• **PEDIDO ESCRITO 1**
Liste as questões que, segundo o texto sobre o Novo Ensino Médio, fazem com que a desigualdade social exclua determinados grupos.

.....

A extensão das diretrizes formuladas pelo MEC para a construção dos itinerários formativos possibilita que as escolas possam criar suas próprias formações, sendo possível acrescentar coisas fora de um padrão aceitável, como formação em jogos de videogame ou aplicativos, que são absolutamente específicos e não deveriam estar entre os objetivos de uma reforma curricular geral.
Estudantes de escolas públicas são os mais afetados com a reforma no ensino médio. As mudanças os colocam em um modelo de aprendizado no qual o que importa é apenas trabalhar dentro de um grande sistema, sem possibilidades de avançar criticamente e pensar mudanças na estrutura social que comanda todo mundo.
Hoje, 15, estudantes e defensores do direito à educação de todo o país estão em ato pela revogação do Novo Ensino Médio (Lei 13.415/2017). A mobilização é organizada em diversos estados e no Distrito Federal pela UBES (União Brasileira dos Estudantes Secundaristas) e conta com o apoio da CNTE (Confederação Nacional dos Trabalhadores da Educação). Além disso, mais de 300 entidades ligadas ao direito à educação – entre elas a Campanha Nacional pelo Direito à Educação – assinaram uma Carta Aberta pedindo a revogação da reforma.

O Novo Ensino Médio vai na contramão do direito à educação.
Além de tudo o que apontei ao longo desse texto, o novo modelo amplia ainda mais as desigualdades entre estudantes vindos de escolas públicas e privadas e nega conhecimento a milhões de estudantes que encontram na educação o caminho para um futuro melhor.
A desigualdade social é um processo existente dentro das relações sociais dos indivíduos, pois ela determina que grupos sejam excluídos por questões econômicas, de gênero, raça, círculo social ou crença. E essa desigualdade limita o acesso dessas pessoas à direitos básicos como saúde, educação, qualidade de vida e direito à alimentação e moradia. Dessa forma, a falta de acesso à educação de qualidade é um dos fatores que contribuem para a manutenção desse sistema que continua existindo por não oferecer aos indivíduos espaços de reflexão.
O processo de reflexão crítica de um indivíduo é adquirido através da educação e os espaços escolares tem como propósito o desenvolvimento dos cidadãos através do pensamento crítico, que é a capacidade de análise de experiências e situações com base em sua realidade social, histórica e cultural, criando possibilidades de transformação e condução para a autonomia e emancipação do seu povo. Para que a educação seja transformadora é necessária uma reestruturação do ensino, mas para que isso aconteça sem prejudicar toda a gestão escolar é necessário a implementação de um projeto que dialogue com a comunidade.
A proposta precariza disciplinas básicas e impõe aulas que não ajudam nem na formação profissional qualificada, nem preparam para o vestibular, deixando estudantes do ensino público distantes da universidade pública, já que a reforma não os prepara para os vestibulares, já o recurso das escolas particulares podem alavancar com a proposta que pode ser bem executada quando existe recurso.

.....

• **PEDIDO ESCRITO 2**
Copie palavra por palavra o trecho dos registros que vai da linha que contém "If comparing" até o final dos registros, com as duas extremidades incluídas.

(Perguntas espaciais sobre cenas)
.....

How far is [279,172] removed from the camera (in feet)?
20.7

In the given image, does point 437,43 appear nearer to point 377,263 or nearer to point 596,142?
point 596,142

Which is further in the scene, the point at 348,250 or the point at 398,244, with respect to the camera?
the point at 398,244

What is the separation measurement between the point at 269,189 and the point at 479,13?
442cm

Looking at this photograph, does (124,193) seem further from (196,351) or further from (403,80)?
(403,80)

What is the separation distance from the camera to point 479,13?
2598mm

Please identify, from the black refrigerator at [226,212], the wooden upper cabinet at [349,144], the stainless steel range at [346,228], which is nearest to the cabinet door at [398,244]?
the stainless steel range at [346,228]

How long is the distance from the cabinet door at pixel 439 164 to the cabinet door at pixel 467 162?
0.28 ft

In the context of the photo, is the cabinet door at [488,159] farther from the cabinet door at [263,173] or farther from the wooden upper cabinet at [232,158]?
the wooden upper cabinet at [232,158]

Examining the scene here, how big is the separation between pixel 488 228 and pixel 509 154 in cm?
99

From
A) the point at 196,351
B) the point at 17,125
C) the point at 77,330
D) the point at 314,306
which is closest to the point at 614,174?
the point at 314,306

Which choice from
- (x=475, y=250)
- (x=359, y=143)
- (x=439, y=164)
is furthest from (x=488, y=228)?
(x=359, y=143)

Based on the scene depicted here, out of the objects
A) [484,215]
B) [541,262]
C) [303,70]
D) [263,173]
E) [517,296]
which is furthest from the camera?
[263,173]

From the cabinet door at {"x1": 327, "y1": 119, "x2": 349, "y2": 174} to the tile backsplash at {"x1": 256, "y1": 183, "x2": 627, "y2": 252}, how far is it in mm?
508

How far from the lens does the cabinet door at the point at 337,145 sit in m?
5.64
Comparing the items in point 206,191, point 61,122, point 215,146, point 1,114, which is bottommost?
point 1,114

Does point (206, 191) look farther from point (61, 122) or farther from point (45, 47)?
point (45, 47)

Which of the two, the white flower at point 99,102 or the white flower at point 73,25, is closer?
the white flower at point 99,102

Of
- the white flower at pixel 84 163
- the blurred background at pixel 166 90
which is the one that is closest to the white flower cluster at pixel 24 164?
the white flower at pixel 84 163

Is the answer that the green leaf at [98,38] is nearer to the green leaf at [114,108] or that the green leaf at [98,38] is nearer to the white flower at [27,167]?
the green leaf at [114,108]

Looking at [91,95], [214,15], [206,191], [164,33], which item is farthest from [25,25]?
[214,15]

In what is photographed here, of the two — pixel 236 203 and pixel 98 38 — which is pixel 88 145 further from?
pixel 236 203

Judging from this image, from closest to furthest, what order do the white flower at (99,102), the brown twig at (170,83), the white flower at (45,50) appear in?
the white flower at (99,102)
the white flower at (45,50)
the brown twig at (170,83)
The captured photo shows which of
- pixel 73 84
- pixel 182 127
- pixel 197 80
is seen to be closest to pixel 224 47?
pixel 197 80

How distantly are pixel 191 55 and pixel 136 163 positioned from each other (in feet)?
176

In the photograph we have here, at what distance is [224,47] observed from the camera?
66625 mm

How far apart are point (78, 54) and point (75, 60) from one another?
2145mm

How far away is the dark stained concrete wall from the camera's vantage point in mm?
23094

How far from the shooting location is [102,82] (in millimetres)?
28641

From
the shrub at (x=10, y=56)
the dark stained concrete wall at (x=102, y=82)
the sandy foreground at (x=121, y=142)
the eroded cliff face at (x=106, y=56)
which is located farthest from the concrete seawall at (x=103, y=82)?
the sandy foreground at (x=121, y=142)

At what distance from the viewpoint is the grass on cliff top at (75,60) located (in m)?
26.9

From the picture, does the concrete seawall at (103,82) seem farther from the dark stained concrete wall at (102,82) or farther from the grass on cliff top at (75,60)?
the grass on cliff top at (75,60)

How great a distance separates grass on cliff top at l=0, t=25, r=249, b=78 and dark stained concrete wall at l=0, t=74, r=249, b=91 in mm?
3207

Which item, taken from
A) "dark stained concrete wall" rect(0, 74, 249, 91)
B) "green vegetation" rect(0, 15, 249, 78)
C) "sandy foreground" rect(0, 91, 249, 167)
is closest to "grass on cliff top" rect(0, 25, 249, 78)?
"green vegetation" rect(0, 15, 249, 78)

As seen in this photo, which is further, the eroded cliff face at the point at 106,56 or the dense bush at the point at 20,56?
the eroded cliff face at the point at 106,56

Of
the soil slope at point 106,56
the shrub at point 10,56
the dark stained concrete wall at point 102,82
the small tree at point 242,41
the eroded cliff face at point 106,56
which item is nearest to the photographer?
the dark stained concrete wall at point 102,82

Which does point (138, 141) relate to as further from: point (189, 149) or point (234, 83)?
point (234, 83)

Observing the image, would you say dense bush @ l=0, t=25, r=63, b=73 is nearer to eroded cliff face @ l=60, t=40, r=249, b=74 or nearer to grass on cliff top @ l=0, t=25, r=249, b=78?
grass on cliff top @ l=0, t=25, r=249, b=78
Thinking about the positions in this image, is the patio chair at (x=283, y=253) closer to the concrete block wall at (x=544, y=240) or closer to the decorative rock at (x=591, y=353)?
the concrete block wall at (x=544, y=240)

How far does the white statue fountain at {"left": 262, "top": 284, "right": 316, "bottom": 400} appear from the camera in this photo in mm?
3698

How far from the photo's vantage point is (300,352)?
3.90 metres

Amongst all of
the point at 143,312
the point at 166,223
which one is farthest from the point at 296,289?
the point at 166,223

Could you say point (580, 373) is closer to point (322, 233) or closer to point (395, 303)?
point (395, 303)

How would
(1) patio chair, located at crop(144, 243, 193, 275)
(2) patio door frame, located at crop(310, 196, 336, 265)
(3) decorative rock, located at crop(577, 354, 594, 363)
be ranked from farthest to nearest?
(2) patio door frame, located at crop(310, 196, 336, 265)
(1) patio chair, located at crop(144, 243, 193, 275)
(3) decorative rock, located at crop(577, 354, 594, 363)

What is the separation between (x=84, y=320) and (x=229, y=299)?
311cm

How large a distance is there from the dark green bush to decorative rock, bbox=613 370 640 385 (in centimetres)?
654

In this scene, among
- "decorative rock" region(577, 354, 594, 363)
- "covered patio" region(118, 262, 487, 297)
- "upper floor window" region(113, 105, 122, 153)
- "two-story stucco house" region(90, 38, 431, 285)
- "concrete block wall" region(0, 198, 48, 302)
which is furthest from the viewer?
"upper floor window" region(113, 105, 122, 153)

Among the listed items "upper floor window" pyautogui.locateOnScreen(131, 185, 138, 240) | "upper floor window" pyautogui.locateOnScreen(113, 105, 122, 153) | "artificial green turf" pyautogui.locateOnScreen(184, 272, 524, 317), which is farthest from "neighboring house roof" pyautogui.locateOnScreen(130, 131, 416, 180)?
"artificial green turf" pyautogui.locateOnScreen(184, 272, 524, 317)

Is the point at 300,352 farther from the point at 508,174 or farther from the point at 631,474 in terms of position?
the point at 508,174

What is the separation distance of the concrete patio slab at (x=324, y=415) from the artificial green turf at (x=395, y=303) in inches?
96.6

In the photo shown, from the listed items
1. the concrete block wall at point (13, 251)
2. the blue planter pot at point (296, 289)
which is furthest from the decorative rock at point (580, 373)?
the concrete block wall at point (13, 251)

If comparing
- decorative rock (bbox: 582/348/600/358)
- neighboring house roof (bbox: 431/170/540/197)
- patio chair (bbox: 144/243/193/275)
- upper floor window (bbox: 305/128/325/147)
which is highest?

.....

• **RESPOSTA FINAL 1**
Questões econômicas, de gênero, de raça, de círculo social e de crença.

• **RESPOSTA FINAL 2**
If comparing
- decorative rock (bbox: 582/348/600/358)
- neighboring house roof (bbox: 431/170/540/197)
- patio chair (bbox: 144/243/193/275)
- upper floor window (bbox: 305/128/325/147)
which is highest?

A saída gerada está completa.